STUDY QUESTIONS:
A – In the forum thread about 6 volt batteries and an electric tongue jack, how far toward the front of the trailer was the battery mount moved?
B – From the forum thread about 6 volt batteries and an electric tongue jack, output the passage starting with "The first was" and going on through "a TV mount.", word for word.

DOCUMENT SEGMENT:
# 6 Volt Batteries And Electric Tonge Jack



## DirtMover (May 31, 2008)

So I just completed the first two of what I sure will be a long list of modifications.

The first was the installation of a Barker 3500 electric tonge jack. The factory jack stripped out requiring me to remove it in order to tow the trailer home so this became an instant necessity. I must say it doesn't get much easier than installing this item.

Second mod was to remove the twelve volt battery and replace it with two 6 volt golf cart batteries in series. This took a little more work as the batteries are taller so they would not work in the same location. Ended up cutting the angle iron out and moving the whole thing towards the front of the trailer about 3" and re welding it all back in.

Next in line is a TV mount.


----------



## skippershe (May 22, 2006)

Great job on the mods!
The electric tongue jack was one of our first mods...I can't imagine hooking up without it!
Sounds like you're off to a really good start, keep up the good work


----------



## battalionchief3 (Jun 27, 2006)

I did them both also. I love them both. Good job.


----------



## raynardo (Jun 8, 2007)

Ditto x3.

When I bought my OB, part of the deal was that the dealer had to install the electric tongue jack. I had one on my previous TT and wouldn't have a TT without one.

I also installed two 6v Trojan golf cart batteries. That's one of the best mods I've ever done!

Please realize that your electric tongue jack will run slower with the 6v batteries than with the 12v batteries. Small price to pay for the much longer lasting batteries.


----------



## DirtMover (May 31, 2008)

raynardo said:


> Ditto x3.
> 
> When I bought my OB, part of the deal was that the dealer had to install the electric tongue jack. I had one on my previous TT and wouldn't have a TT without one.
> 
> ...


Mine seems to run just as fast. Are you sure you have the wire off the jack hooked up properly?? If you hook it up to the wrong side you will only be putting 6 volts to the jack and then it would definately run slower.

I know this because I got in a hurry and hooked mine up this way the first time and then realized what I had done.


----------



## Nathan (Jan 2, 2007)

DirtMover said:


> Ditto x3.
> 
> When I bought my OB, part of the deal was that the dealer had to install the electric tongue jack. I had one on my previous TT and wouldn't have a TT without one.
> 
> ...


Mine seems to run just as fast. Are you sure you have the wire off the jack hooked up properly?? If you hook it up to the wrong side you will only be putting 6 volts to the jack and then it would definately run slower.

I know this because I got in a hurry and hooked mine up this way the first time and then realized what I had done.
[/quote]
X2 if you have the jack wired to the + batt and then that battery connects to the second one, which is grounded, you should operate just as fast.


----------

GIVEN INFORMATION:
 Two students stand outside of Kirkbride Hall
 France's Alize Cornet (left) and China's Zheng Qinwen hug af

...

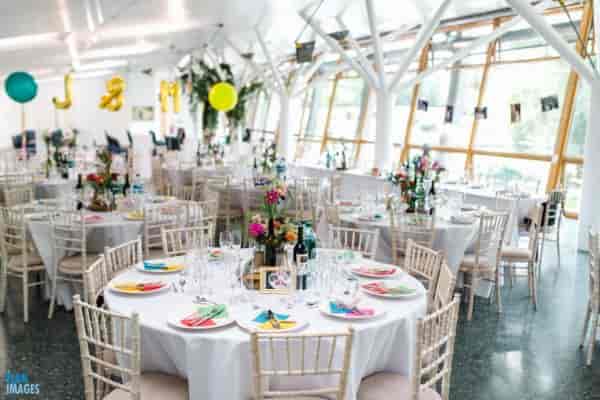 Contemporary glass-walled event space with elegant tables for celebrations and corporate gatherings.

SOLUTION SET:
A – About 3 inches.

B –
The first was the installation of a Barker 3500 electric tonge jack. The factory jack stripped out requiring me to remove it in order to tow the trailer home so this became an instant necessity. I must say it doesn't get much easier than installing this item.

Second mod was to remove the twelve volt battery and replace it with two 6 volt golf cart batteries in series. This took a little more work as the batteries are taller so they would not work in the same location. Ended up cutting the angle iron out and moving the whole thing towards the front of the trailer about 3" and re welding it all back in.

Next in line is a TV mount.